Tuttavia, secondo l'Ufficio nazionale di statistica cinese, la produzione effettiva è aumentata del 7,4% su base annua tra gennaio e aprile 2026.

I rapidi cambiamenti nel mercato del concentrato di rame hanno spinto gli operatori a riconsiderare la dipendenza del settore dagli accordi di riferimento annuali per la determinazione dei prezzi.

La società mineraria cilena Antofagasta ha proposto di passare a una politica di prezzi basata su indici di mercato spot durante i negoziati di metà anno con le fonderie cinesi.

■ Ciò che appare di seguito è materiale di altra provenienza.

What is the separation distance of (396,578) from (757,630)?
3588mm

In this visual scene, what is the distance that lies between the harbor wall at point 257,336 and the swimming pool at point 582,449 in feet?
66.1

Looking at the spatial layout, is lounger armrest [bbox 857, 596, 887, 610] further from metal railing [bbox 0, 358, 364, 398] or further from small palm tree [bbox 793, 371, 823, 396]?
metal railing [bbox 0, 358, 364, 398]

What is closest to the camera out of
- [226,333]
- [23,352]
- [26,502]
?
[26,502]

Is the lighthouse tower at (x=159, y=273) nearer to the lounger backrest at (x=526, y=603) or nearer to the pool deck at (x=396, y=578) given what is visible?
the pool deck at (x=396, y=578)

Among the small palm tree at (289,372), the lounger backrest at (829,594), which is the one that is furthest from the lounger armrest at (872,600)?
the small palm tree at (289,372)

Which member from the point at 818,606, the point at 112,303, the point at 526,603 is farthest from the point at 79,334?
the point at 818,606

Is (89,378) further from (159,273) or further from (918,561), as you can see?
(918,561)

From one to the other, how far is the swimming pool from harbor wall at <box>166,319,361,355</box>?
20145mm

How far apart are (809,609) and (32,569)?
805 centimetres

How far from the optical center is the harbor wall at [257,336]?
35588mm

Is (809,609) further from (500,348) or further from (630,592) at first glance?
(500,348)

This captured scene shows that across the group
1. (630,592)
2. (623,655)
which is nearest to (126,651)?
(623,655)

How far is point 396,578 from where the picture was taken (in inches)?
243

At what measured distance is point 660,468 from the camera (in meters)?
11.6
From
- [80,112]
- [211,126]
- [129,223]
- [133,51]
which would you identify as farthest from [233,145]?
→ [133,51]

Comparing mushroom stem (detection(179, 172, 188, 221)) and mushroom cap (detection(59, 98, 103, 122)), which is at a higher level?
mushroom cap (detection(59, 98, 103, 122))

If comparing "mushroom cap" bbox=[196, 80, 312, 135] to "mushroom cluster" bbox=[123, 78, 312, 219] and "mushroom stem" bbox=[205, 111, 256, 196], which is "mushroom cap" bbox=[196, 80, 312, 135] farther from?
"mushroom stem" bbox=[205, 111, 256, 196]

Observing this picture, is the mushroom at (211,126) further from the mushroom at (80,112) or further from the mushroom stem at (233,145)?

Si prevede che CSPT si opporrà al cambiamento, ma senza tagli significativi alla produzione cinese, è probabile che il divario tra i prezzi di riferimento annuali e la realtà del mercato spot si ampli ulteriormente.

Solo i più forti sopravvivranno

La questione cruciale ora è se l'attuale modello di business delle fonderie possa rimanere sostenibile nel medio termine.

Per le fonderie dotate di tecnologie moderne, solide capacità di recupero dei metalli preziosi e accordi consolidati per la vendita di acido solforico, la risposta è probabilmente sì.

Secondo la CRU, il crollo delle tariffe per i trattamenti è stato "doloroso sulla carta, ma gestibile nella pratica" per queste attività.

Tuttavia, la società di consulenza ha avvertito che le prospettive sono "molto più fosche" per gli impianti con infrastrutture obsolete, costi fissi elevati o svantaggi geografici che rendono più difficile la commercializzazione dell'acido solforico.

Questi impianti di fusione rimangono maggiormente dipendenti dalle tariffe di trattamento perché non godono dei vantaggi competitivi di cui beneficiano gli impianti più recenti.

Molti di questi impianti si trovano al di fuori della Cina, rappresentando un'ulteriore minaccia per le catene di approvvigionamento del rame occidentali, già sotto pressione.

Glencore ha già posto la sua fonderia nelle Filippine in modalità di manutenzione e conservazione e si è impegnata a mantenere operative le sue strutture australiane solo dopo aver ricevuto un pacchetto di sostegno finanziario del valore di 600 milioni di dollari australiani (395 milioni di dollari statunitensi) dai governi federale e statali.

Nel frattempo, nel 2025 la Cina ha rappresentato circa la metà della produzione mondiale di rame raffinato, rispetto al solo 15% del 2005, e si prevede che quest'anno aumenterà ulteriormente la sua quota.

Le fonderie cinesi sembrano aver compreso di essere impegnate in una battaglia in cui solo gli operatori più efficienti e competitivi sopravvivranno.

Per l'Occidente, la sfida consiste nel fatto che il suo settore della fusione potrebbe diventare una delle principali vittime della feroce concorrenza cinese per le materie prime e i flussi di entrate in un mercato del concentrato di rame che già soffre di una carenza strutturale di offerta.